April 19, 2019
by Larry Gillick, S.J.
Creighton University's Deglman Center for Ignatian Spirituality
click here for photo and information about the writer

Good Friday of the Lord's Passion
Lectionary: 40

Isaiah 52:13--53:12
Psalms 31:2, 6, 12-13,15-16, 17, 25
Hebrews 4:14-16; 5:7-9
John 18:1--19:42

Praying with the Sacred Triduum

Preparing for Good Friday

Weekly Guide for Daily Prayer

Meditations on the Good Friday Stations in Rome

In the second Chapter of Genesis, which is the second account of creation, we read about two different trees planted in the “garden”.  One is the tree of “life” and the other,  the tree of the “knowledge of good and evil”. We read further in the next chapter (verse 22) that the “sin” was Adam’s taking on from God, the authority or prerogative of deciding what is “good” or “evil”.  Two trees then, one of “life” and the other of “death”.

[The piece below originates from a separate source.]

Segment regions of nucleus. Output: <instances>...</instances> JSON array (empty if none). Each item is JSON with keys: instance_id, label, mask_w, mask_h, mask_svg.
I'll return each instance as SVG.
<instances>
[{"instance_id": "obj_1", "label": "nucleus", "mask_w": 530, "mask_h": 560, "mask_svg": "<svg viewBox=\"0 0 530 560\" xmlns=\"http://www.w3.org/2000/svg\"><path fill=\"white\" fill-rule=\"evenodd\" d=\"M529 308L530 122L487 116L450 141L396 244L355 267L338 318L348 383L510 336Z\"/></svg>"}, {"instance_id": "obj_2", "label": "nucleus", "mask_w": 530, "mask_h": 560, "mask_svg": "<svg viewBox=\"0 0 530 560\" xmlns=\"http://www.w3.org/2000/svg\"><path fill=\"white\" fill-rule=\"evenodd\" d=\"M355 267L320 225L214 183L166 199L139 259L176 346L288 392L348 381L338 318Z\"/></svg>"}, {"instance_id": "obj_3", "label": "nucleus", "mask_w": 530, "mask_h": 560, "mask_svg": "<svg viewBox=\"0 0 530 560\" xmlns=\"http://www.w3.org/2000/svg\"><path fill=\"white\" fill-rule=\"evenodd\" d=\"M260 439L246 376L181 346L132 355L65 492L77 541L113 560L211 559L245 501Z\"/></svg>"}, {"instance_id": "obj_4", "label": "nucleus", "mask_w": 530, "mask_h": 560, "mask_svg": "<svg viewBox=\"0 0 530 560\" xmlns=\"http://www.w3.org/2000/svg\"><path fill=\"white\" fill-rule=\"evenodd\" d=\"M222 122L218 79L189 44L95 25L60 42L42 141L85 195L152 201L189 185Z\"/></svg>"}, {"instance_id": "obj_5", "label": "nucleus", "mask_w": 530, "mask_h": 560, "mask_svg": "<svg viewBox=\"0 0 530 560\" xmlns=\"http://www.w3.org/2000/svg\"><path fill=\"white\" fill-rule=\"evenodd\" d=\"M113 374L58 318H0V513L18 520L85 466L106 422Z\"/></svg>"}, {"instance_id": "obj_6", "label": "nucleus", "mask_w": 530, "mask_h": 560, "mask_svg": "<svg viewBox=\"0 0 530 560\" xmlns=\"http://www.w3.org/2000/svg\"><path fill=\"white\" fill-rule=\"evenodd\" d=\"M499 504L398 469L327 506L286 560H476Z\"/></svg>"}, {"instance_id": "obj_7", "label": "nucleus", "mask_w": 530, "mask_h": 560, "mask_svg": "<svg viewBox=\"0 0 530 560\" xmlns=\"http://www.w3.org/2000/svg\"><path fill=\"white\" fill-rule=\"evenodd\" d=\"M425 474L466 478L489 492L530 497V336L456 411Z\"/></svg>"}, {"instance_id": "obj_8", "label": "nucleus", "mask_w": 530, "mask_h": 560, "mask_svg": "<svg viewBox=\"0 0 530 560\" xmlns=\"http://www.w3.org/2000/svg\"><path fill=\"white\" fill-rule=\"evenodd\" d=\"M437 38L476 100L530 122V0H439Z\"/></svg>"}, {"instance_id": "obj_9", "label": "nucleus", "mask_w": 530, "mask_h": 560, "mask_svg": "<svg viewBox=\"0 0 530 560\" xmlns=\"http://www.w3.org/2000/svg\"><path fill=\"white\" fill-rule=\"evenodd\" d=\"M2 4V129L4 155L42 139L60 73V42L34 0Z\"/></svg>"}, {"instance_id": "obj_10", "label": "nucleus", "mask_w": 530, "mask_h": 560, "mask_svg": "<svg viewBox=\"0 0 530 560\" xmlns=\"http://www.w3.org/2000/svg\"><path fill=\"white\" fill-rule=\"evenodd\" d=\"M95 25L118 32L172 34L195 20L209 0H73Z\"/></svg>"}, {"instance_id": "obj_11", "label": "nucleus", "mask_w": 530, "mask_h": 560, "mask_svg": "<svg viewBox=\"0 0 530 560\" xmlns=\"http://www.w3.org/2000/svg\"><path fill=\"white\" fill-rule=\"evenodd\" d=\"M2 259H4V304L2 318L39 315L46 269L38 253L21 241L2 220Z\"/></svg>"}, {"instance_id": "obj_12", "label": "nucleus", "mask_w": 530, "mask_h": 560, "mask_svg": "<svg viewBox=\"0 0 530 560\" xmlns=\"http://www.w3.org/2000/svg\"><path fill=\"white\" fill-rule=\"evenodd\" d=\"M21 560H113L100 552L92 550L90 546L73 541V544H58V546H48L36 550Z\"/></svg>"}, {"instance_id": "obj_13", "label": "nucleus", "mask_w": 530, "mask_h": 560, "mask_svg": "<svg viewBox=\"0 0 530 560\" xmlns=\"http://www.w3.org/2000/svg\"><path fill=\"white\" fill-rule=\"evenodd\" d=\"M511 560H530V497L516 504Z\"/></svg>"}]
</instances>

On Good Friday we watch, listen and receive. In the fifth chapter of Romans, we reflect with Paul about the “old Adam” and the “new Adam”.  Disobedience symbolized by a garden, a tree and an act of eating. Paul prays with the “new Adam”, Who consummates a life of listening, the root meaning of obedience. The new Adam arrived in the second garden, faces a tree and swallows His life-giving death. The two trees of the “first garden’ are embraced as one tree. The tree of life offers immortality. The tree of the knowledge of “good and evil” now becomes the tree of “life” That for which the old Adam reached and grasped for himself, is now hanging on the tree of “life” offered to us for our receiving. This is what is very good about Good Friday.

This past Sunday we heard Matthew’s account of the events leading to this garden. Today we hear from the Gospel of John. There are many dramatic events in all four Gospels. When praying in preparation for the liturgy of this day, it might be helpful to stand, watch and listen to just one or other single picture or sound. If we can patiently receive what is going on as Jesus prays in the garden, or talks with Pilate, or stumbles, or cries out from His Tree, we will eventually receive what is going on in the other events. Jesus is listening to who He is! His whole life was one act of hearing patiently Who He was called to be, sent to be, the Listener!

He could listen to the poor, the sick, the invitations, the challenges, the threats and the judgements against Him. He believed what He had heard at His Baptism and lived gratefully as He offered life-truths to all. Some accepted what they heard and others seemed to be threatened. The prayer for us these days is one of poverty. There is not much we can do. We are like visitors to a very sick friend in the hospital who can only lie there with shallow breathing. We can do so little to help or change things. We might straighten the bedding, or pour fresh water from a convenient pitcher, but mainly, we experience the poverty of love.  

Isn’t there something new which we can find and ponder? Isn’t there some way to avoid facing our individual poverty? No we cannot if we are really present to what is offered in today’s readings and prayers.  At the end of today’s liturgy, which is not a Eucharistic celebration, we do receive the Body of Christ, quietly, expressing our poverty as we extend the empty palm of our hand and receive the personal grace of encouragement which Jesus extends toward us from the Tree of Life. He is Good to us, for us, with us as we say “yes” to Him, “yes” to His call, and “yes” to the “Very good” with which the Creator God saw us way back then and does also right now! It is a very Good Friday.